When Langsworth dicovered the bees space he made it 10 frame. That seems to have stuck becoming the standard. We used to have 8's and 10's before they were on pallets that made loading trucks a night mare. Another thing is the mix during extraction is aggraveting few 8 frame supers mixed with 10 and getting frames put back in them. With 10 being the standard supplies are usally sold in lots of 10 also something else to consider. With our stuff now on pallets we are now on standard 10 stuff and the wieght isn't an issue. As we also use shallow supers when needed to help on the weight.
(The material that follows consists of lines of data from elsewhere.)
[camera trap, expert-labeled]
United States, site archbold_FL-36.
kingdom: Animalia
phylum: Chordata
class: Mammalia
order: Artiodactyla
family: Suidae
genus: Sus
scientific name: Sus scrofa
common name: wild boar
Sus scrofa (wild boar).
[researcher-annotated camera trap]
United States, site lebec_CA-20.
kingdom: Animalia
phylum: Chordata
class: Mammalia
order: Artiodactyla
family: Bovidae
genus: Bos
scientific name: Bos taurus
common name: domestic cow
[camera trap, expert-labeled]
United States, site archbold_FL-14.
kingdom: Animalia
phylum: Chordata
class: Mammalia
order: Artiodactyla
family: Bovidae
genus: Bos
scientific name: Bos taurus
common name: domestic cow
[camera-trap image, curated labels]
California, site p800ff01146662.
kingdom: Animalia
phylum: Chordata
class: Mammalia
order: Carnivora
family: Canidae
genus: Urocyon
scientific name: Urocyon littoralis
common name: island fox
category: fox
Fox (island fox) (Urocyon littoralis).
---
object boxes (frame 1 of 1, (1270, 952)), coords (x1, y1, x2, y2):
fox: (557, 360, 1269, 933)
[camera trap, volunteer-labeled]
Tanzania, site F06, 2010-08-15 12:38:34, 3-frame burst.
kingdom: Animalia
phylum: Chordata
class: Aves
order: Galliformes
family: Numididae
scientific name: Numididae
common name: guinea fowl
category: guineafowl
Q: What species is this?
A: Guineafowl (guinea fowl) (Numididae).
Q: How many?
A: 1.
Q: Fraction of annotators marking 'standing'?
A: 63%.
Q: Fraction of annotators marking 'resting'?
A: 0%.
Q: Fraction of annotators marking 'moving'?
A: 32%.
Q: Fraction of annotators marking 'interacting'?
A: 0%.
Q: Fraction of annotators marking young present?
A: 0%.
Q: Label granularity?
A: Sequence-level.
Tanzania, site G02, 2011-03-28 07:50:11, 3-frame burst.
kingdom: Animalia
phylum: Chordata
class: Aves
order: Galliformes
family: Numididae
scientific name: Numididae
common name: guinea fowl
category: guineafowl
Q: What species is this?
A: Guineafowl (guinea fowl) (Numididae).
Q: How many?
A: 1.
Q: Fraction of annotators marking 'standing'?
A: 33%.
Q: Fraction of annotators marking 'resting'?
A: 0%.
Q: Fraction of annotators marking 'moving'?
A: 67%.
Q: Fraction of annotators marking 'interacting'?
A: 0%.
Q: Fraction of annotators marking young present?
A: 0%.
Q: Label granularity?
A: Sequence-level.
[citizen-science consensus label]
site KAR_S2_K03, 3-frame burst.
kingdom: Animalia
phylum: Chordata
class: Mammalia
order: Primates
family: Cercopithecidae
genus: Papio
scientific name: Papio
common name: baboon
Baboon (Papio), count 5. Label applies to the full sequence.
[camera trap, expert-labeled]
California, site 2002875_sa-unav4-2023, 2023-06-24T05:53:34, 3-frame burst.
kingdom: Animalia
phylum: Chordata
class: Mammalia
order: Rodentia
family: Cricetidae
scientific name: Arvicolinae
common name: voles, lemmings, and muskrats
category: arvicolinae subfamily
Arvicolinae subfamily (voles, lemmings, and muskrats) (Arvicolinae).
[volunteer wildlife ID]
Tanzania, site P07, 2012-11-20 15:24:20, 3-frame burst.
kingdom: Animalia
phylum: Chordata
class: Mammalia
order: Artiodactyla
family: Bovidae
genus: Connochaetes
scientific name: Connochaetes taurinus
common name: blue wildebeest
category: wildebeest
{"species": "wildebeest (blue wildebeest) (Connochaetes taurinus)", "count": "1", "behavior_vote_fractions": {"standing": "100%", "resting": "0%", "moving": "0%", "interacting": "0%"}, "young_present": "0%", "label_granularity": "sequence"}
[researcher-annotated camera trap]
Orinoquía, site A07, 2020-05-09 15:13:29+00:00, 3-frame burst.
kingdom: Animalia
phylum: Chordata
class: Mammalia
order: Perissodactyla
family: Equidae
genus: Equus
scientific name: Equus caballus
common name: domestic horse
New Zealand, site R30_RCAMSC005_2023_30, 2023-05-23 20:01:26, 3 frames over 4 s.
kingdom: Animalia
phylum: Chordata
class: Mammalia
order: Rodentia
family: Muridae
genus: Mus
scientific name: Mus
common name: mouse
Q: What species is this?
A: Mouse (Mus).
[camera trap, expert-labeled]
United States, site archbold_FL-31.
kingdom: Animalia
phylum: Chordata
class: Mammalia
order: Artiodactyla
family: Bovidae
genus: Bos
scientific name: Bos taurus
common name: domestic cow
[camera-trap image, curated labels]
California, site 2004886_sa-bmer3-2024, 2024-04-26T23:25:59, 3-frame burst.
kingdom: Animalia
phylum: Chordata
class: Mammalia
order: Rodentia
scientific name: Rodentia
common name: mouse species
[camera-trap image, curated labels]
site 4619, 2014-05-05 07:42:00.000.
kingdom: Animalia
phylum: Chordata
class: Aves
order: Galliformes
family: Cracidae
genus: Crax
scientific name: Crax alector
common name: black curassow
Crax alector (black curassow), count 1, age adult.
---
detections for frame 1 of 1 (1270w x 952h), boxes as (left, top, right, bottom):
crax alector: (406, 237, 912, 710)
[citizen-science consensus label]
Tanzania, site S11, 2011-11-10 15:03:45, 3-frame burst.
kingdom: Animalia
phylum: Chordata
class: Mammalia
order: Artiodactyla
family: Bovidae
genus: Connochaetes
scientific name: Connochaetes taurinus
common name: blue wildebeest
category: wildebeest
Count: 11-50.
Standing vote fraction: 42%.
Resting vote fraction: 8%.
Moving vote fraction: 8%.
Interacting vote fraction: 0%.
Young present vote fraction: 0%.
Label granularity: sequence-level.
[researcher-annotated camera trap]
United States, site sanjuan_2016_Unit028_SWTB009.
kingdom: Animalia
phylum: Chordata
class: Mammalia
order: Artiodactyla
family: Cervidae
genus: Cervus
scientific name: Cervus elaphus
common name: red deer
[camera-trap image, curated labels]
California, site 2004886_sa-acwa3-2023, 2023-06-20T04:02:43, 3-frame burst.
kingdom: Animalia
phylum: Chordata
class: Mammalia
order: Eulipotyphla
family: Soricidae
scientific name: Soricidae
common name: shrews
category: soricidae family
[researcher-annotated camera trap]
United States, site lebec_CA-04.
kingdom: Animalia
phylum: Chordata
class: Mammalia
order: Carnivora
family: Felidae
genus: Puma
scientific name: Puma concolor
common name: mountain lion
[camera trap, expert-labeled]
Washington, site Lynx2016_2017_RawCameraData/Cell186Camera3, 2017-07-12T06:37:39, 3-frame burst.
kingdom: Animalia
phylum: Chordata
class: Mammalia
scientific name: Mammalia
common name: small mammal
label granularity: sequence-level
If I were moving mine by hand around I may would like the 8's and did then but using a lift makes a diffrence in my opinions.


----------



## Michael Bush (Aug 2, 2002)

I converted all my ten frame to eight frame. The only advantages to the ten frame is the boxes are the same price and they hold two more frames and they are more common.


----------



## beemandan (Dec 5, 2005)

It seems like this came up a week or so ago....doesn't it MB?
In the same configuration an 8 frame hive is more likely to swarm (based on my experience).
Although any essential things you might need are available for 8 frame hives, some things aren't. I'd recommend that you check with your preferred supplier for any of the items you consider necessary as well as things that you 'want'.
I tried some 8 frame hives and they were OK. If the weight of supers is the issue you can always go to a shallow 10 frame.
Having said all of that, Steve Forrest of Brushy Mtn. is quite sold on 8 frames....as a result he does quite a selling job on them.


----------



## Paraplegic Racehorse (Jan 25, 2007)

There is some anecdotal evidence that 8-frame hives have better winter survival rates in cold climates. It has been suggested that the smaller cross-section allows the bees to find their stores easier. There is not substantiated research to back this that I am aware of.


----------



## Tom G. Laury (May 24, 2008)

*8 framers*

On bottom boards 8s will fall over fairly easy when they are supered up and full.


----------



## high rate of speed (Jan 4, 2008)

8 Frames would be much nicer for migrating.:thumbsup:


----------